### Source passage
Monday, May 6, 2013

An Analysis of Shelley’s “Sonnet: On Launching Some Bottles Filled with Knowledge into the Bristol River”

Sonnet: On Launching Some Bottles Filled with Knowledge into the Bristol River

Vessels of heavenly medicine! may the breeze
Auspicious waft your dark green forms to shore;
Safe may ye stem the wide surrounding roar
Of the wild whirlwinds and the raging seas;
And oh! if Liberty e'er deigned to stoop
From yonder lowly throne her crownless brow,
Sure she will breathe around your emerald group
The fairest breezes of her West that blow.
Yes! she will waft ye to some freeborn soul
Whose eye-beam, kindling as it meets your freight,
Her heaven-born flame in suffering Earth will light,
Until its radiance gleams from pole to pole,
And tyrant-hearts with powerless envy burst
To see their night of ignorance dispersed.

Percy Bysshe Shelley


An Analysis of  Shelley’s “Sonnet: On Launching Some Bottles Filled with Knowledge into the Bristol River”

            Shelley’s “Sonnet: On Launching Some Bottles Filled with Knowledge into the Bristol River”, explores the issue of  knowledge being used as a tool to facilitate empowerment. The poet presents the liberating effect which results from accumulating knowledge.

            The metaphorical opening line of the poetic work, “vessels of  Heavenly medicine” (1), masterfully compares the possession of  knowledge with spiritual enlightenment and divine insight. The persona purports that being educated is as therapeutic as the divine healing of  both mind and body. Liberation from ignorance through the gain of  knowledge is presented as the evocation of rejuvenation and restoration which is as medicinal as pills which free the body from the chains of  illness.

            Shelley further investigates the heavenly rapture of  knowledge by personifying “Liberty” (5). It is superbly portrayed as a meek, humble woman, who promotes the distribution of  knowledge; symbolized by “the emerald group” (7). The clear consequential relationship between the two entities mightily delineates the freedom and power that only knowledge and education can bestow.

            Furthermore, many words are coined in the sonnet to effectively exemplify the contradistinctive characteristics of  the oppressors and the oppressed in order  to justify and validate the empowerment through knowledge. The newly invented words, “freeborn” (9), “eye-beam” (10), and “heaven-born” (11), delineate the potential to grasp freedom, spiritual superiority and clarity of  mind respectively, while, the novel word, “tyrant-hearts” (13), superimposes the slavery to iniquity, moral degradation and evil-darkened minds of  the oppressors in Victorian society.

            The Victorian poet mixes the rhyme schemes of  the Shakespearean and Petrarchan sonnets to address the need for and importance of knowledge in his own sonnet. The Petrarchan-like form of  the first and third quatrains powerfully renders the contrasting states of the knowledgeable and ignorant crowds with the symbols of the “dark green forms” (2) which are “stem[med]” (3) and the “suffering Earth” (11). On the other hand, the Shakespearean alternating rhymes in the second stanza mightily delineate the logical progression from the gain of  knowledge to liberty. The concluding couplet, in semblance of  Shakespearean tradition, superbly submits the final “dispers[ion]” (14) of both “ignorance” (14) and oppression, and challenges the reader by imposing that there is no alternative for the persona’s purported resolution.

            Using the strategic and masterful combination of lexical and syntactic poetic devices, sound devices and form, the poet expertly imposes the issue of  the empowerment of  an oppressed society by gaining knowledge. Shelley’s application of  traditional forms in an unconventional and novel manner powerfully crafts an ingenious delivery of  an ages-old problem and a simple solution for it.

### Exercise details
Reproduce word for word the part of the Shelley sonnet analysis starting with "Monday, May 6, 2013" and going on through "West that blow.".

### Recorded information
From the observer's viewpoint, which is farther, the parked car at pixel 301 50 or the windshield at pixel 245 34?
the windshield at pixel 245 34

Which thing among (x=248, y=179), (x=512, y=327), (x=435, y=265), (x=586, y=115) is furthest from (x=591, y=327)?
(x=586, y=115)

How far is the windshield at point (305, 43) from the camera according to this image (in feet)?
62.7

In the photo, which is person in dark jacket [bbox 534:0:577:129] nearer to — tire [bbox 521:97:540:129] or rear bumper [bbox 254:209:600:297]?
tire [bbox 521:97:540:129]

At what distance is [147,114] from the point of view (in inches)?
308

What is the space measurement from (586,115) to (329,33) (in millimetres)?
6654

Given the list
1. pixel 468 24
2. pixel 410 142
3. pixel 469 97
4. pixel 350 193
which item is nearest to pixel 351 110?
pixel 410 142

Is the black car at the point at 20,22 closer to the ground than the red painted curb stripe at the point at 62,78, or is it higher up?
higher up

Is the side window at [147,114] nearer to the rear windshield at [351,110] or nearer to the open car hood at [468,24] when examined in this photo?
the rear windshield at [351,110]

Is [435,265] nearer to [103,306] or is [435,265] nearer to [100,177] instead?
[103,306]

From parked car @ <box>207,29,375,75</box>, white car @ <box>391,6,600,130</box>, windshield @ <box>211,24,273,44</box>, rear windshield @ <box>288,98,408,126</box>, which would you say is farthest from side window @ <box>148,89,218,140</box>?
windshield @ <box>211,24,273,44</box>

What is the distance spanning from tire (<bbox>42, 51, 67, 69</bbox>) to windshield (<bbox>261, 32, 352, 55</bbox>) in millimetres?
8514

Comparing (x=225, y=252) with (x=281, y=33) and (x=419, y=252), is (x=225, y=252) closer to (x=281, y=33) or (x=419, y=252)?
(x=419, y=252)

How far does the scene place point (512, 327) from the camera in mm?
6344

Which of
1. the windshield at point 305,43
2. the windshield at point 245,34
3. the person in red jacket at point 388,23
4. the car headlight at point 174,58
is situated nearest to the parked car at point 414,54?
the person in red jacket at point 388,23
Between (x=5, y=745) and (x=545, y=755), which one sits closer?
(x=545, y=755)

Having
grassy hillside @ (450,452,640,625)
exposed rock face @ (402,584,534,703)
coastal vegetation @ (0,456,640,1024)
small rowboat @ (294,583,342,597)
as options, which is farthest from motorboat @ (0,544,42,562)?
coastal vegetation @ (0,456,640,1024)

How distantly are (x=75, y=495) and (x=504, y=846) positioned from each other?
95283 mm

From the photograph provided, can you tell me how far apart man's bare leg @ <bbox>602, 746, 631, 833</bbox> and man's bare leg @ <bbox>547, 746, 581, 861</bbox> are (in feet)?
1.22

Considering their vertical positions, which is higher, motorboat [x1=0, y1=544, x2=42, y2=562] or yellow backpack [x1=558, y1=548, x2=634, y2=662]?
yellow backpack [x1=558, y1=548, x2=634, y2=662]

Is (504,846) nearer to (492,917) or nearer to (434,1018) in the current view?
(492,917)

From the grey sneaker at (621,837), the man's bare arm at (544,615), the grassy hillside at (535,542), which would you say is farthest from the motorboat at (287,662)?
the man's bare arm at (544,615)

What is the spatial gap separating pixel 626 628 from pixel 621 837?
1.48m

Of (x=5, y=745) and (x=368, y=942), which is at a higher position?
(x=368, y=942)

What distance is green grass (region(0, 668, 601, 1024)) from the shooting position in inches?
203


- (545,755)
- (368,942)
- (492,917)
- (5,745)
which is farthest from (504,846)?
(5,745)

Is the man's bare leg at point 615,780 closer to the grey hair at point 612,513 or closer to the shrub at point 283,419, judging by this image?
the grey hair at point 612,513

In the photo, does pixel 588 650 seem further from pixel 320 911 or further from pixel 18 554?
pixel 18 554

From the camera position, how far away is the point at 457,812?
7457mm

### Solution
Monday, May 6, 2013

An Analysis of Shelley’s “Sonnet: On Launching Some Bottles Filled with Knowledge into the Bristol River”

Sonnet: On Launching Some Bottles Filled with Knowledge into the Bristol River

Vessels of heavenly medicine! may the breeze
Auspicious waft your dark green forms to shore;
Safe may ye stem the wide surrounding roar
Of the wild whirlwinds and the raging seas;
And oh! if Liberty e'er deigned to stoop
From yonder lowly throne her crownless brow,
Sure she will breathe around your emerald group
The fairest breezes of her West that blow.